Several methodologic issues related to the design of this study must be addressed. First, many previous studies that examined the effects of psychological interventions on postoperative outcomes were hindered by various methodologic flaws. For example, the patient population was not homogenous in terms of medical and psychological history, and the anesthetic management was not uniform. Some previous studies used nonvalidated outcome measurement scales and subjective rather than objective outcome variables. Moreover, almost all previous investigations were conducted by investigators from a single discipline. This is important because investigations like these require very close collaboration between disciplines such as psychology, anesthesiology, and surgery. The present multidisciplinary study was designed very carefully to minimize the aforementioned methodologic concerns.

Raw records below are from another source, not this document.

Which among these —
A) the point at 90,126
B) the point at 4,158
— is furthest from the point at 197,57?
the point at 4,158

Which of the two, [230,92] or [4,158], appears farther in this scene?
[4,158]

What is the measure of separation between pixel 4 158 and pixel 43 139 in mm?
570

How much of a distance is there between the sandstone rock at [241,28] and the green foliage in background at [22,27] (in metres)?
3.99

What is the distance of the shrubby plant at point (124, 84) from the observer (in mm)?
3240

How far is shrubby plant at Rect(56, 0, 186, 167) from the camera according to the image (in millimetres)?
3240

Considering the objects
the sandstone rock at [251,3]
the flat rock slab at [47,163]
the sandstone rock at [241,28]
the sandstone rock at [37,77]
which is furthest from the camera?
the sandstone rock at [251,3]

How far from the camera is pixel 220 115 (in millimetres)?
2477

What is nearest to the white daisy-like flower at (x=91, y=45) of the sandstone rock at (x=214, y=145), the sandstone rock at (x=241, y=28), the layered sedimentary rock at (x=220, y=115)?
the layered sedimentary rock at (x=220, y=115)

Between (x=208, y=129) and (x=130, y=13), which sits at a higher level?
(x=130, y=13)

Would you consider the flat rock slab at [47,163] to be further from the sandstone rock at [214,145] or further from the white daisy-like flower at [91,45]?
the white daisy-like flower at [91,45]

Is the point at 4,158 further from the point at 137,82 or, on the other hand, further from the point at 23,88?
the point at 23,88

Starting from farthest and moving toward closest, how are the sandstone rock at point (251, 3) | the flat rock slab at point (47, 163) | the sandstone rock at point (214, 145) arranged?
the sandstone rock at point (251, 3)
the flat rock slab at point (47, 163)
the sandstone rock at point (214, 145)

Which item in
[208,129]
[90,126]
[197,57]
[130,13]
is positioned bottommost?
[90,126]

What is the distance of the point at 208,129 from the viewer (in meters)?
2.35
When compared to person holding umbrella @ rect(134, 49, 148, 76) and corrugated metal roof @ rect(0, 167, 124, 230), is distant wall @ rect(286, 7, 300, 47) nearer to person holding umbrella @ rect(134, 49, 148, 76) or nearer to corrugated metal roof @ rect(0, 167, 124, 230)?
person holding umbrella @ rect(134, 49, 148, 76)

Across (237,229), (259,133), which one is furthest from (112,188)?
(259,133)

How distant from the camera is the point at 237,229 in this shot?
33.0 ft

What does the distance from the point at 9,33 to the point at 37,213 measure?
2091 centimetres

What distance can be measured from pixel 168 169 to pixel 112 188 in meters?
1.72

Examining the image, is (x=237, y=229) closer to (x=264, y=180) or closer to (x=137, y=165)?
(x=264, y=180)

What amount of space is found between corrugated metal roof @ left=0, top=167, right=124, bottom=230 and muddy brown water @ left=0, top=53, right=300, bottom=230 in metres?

Second, we report the VAS and the STAI as change scores from POD 1. This was done to control for individual patient variability. We suggest that because both the VAS and the STAI are self-reported measures, they will vary significantly based on individual personality characteristics. Two patients experiencing the exact same postoperative pain may give it significantly different ratings on the VAS. Thus, we decided to control for the individual variability by introducing the pain experienced on POD 1 as a baseline to which all subsequent pain ratings are compared. We believe that this approach better controls for personality-related variability in self-reported measures. A similar approach, for different reasons, is widely used in neuroendocrinologic and cardiovascular research areas. Finally, although a power analysis was performed at the onset, the study clearly would have benefitted from a larger sample size.
We conclude that adults who are premedicated 30 min before outpatient surgery with intramuscular midazolam demonstrate improved postoperative psychological and pain recovery process. Thus, in addition to its significant beneficial preoperative effects, midazolam has some beneficial postoperative effects on adults undergoing outpatient surgery. However, the clinical importance of these findings is unclear because global health measures failed to detect a difference between the two experimental groups. We believe that the results of this study should be encouraging for other investigators involved in this area of research. As a result of this investigation, we are in the process of designing a large-scale study that will block the preoperative stress response earlier (1 week) in the perioperative process. Because it is not feasible to achieve this solely with a pharmacologic intervention, a combination of psychological and pharmacologic interventions is planned.
The authors thank Paul G. Barash, M.D., for critical review of the manuscript.